Who fixes school finance now?
In last Friday's Texas Supreme Court decision, few insiders were surprised by the court's description of the school finance system as "imperfect, Byzantine" and "sclerotic." Indeed, the latest lawsuit was the seventh since the late 1980s that challenged the constitutionality of the state's funding system of schools and the equitable distribution to districts.
What was surprising was the court's final ruling: that serial litigation is not an appropriate default mechanism for fixing school finance issues because it is not the court's role to "second-guess or micromanage Texas education policy." This is an immense paradigm shift for nearly all observers of the Texas political system. Based on the lower court's ruling and past rulings that the school finance system is unconstitutional, school districts and legislators assumed the current model would be deemed similarly so. (Indeed, state Rep. Jimmie Don Aycock pulled his school finance bill from consideration the 2015 legislative session because many lawmakers wanted to wait for a resolution to the litigation.)
In reference to the plaintiffs' arguments to the court that the Legislature failed to provide the legal minimum funding level for Texas public schools, the court questioned "whether the state of human knowledge makes such a calculation possible, much less constitutionally required." On the contrary, data on this subject is easily accessible — and it shows that Texas is lagging.

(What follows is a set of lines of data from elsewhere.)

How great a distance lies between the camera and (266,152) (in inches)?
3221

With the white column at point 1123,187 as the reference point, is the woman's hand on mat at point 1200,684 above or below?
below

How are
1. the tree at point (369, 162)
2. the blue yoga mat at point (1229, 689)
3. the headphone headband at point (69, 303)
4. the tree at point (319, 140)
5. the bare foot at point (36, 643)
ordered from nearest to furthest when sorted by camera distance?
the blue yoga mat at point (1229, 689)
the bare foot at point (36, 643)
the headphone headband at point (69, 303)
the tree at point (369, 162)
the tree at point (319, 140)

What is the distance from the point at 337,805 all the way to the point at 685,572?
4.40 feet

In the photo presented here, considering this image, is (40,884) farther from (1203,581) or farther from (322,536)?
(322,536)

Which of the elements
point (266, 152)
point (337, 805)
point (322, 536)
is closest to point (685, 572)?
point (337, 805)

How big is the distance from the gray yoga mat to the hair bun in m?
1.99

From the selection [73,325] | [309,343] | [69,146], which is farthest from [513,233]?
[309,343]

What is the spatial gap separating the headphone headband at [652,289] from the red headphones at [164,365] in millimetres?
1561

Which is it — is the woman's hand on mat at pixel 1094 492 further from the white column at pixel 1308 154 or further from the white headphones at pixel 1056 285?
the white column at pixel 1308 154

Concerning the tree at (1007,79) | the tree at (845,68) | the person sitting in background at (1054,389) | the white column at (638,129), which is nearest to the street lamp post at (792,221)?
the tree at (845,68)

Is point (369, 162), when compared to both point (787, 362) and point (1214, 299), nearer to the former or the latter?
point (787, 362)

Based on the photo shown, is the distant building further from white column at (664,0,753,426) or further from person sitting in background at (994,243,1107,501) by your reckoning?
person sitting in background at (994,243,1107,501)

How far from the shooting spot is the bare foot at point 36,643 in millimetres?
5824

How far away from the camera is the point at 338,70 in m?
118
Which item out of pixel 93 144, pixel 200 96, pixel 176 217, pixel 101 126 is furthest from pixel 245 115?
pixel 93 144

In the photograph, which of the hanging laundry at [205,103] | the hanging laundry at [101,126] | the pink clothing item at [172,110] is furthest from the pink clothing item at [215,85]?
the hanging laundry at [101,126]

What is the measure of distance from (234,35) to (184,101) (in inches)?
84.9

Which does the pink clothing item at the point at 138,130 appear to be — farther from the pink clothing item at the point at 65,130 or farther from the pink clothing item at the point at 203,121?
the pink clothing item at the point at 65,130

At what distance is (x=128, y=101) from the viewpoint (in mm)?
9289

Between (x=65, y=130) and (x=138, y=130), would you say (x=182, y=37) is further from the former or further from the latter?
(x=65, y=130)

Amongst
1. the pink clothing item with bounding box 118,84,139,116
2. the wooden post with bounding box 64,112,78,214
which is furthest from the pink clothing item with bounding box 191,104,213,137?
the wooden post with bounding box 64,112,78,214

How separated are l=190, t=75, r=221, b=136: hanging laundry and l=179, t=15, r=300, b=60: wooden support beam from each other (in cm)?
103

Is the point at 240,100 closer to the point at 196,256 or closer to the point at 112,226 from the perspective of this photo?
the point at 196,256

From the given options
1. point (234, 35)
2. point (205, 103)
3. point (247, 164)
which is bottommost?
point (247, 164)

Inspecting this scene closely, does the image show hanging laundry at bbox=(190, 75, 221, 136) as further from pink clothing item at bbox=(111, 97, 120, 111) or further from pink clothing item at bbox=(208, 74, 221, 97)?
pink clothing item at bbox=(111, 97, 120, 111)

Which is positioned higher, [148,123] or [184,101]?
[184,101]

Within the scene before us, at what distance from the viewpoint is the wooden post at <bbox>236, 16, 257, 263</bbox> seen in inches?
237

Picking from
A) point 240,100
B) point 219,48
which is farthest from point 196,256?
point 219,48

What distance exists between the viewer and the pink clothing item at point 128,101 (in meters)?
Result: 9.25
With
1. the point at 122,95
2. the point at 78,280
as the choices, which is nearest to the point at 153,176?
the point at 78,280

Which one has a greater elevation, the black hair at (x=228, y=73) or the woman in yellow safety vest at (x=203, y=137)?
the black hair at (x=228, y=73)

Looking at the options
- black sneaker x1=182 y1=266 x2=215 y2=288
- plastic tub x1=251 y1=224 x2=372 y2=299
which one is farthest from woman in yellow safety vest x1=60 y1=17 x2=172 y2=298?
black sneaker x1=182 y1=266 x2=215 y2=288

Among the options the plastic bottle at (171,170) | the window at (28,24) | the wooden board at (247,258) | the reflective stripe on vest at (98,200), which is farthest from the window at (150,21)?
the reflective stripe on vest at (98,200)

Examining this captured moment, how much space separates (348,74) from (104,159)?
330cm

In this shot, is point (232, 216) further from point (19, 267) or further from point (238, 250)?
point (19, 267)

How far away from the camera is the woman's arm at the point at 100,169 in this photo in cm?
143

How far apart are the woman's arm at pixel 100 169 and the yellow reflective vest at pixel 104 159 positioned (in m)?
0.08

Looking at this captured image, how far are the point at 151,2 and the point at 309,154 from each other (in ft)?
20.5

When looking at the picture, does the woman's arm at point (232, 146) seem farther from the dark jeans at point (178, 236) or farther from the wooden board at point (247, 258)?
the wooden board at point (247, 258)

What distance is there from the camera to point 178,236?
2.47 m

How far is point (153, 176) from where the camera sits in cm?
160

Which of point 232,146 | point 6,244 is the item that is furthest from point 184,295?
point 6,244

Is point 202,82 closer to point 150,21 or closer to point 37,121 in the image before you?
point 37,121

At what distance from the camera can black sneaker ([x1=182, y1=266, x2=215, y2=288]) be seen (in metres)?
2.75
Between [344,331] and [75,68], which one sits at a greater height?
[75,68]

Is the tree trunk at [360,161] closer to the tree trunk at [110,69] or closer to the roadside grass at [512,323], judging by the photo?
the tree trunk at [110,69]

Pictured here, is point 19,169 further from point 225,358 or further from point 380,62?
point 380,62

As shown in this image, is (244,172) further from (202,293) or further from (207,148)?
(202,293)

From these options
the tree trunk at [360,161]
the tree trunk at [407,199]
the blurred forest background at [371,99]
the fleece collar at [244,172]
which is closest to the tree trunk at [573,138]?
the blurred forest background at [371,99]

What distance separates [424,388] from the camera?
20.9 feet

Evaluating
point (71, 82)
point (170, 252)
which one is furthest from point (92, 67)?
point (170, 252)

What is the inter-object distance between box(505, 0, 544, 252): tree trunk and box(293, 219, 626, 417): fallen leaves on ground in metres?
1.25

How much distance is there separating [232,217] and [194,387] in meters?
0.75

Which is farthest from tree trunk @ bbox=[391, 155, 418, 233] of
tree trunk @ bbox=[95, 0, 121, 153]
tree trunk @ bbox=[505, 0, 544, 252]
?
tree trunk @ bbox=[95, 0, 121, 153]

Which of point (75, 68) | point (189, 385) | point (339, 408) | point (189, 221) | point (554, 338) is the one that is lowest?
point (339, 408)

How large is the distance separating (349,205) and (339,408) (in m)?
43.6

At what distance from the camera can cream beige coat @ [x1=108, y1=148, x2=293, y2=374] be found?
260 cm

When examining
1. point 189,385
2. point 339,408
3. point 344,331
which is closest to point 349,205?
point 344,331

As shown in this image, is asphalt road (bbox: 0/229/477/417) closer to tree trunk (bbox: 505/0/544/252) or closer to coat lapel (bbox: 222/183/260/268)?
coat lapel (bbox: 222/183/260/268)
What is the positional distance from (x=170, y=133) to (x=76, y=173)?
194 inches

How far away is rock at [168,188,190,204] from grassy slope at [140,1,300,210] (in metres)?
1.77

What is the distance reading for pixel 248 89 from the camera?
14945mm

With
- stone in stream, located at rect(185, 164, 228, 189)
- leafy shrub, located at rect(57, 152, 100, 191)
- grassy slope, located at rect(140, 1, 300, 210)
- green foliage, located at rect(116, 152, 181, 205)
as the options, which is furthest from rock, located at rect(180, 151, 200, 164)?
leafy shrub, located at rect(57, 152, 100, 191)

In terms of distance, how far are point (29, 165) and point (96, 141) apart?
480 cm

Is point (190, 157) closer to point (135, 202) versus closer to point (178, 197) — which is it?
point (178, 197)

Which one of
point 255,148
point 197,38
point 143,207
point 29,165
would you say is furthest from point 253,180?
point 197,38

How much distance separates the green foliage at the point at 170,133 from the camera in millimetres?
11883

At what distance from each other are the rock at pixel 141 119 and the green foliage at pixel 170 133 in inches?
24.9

Many school districts are still getting less money less per student than in fiscal year 2009. "Fiscal Size-up 2014-15," a publication of the Legislative Budget Board that calculated per-student funding in constant dollars adjusted for inflation and population growth, showed a loss in purchasing power in school districts since fiscal year 2009. Adequacy should have been the easiest part of the case to determine — and perhaps the most important.
The court's decision offers several clues on how the justices believe school funding should be reformed. In addition to rejecting the plaintiffs' arguments over insufficient funding, the court also has drawn another bright line by stating that the plaintiffs' questions should have focused more on academic performance and graduation rates. But while multiple metrics prove that Texas funds its schools inadequately, less is known about how the state could tie funding to performance. That kind of tracking is experimental, not systematically adopted across the country and can be inordinately damaging to disadvantaged groups. It may seem sensible and innovative to incentivize districts to perform, but in reality it only complicates and muddies the challenge of adequately and equitably funding schools.
Let's be clear: The Texas Constitution specifically requires the Legislature "to establish and make suitable provision for the support and maintenance of an efficient system of public free schools." That is not complicated language. At the heart of this and other lawsuits by schools against the state are the phrases "suitable provision" and "public free schools." Any comprehensive reform of school funding formulas would need to account for what our Constitution requires of the Legislature: to adequately fund our public school system.
So the Court believes a massive reform is necessary but that litigation is not an appropriate default mechanism for fixing school finance issues because it is not the Court's role to "second-guess or micromanage Texas education policy." If that's the case, who is left to judge what makes a "suitable provision"? If judges cede their authority to interpret this provision, what is the next stage of school finance purgatory?
With meaningful discussions on enhancing educational policy for all students in such short supply these days, the Texas Supreme Court's decision means we may be in limbo for multiple years and multiple legislative sessions. In the next session, we must insist that "public free schools" get more attention so that all students have the opportunity to learn the skills necessary to succeed in the 21st century.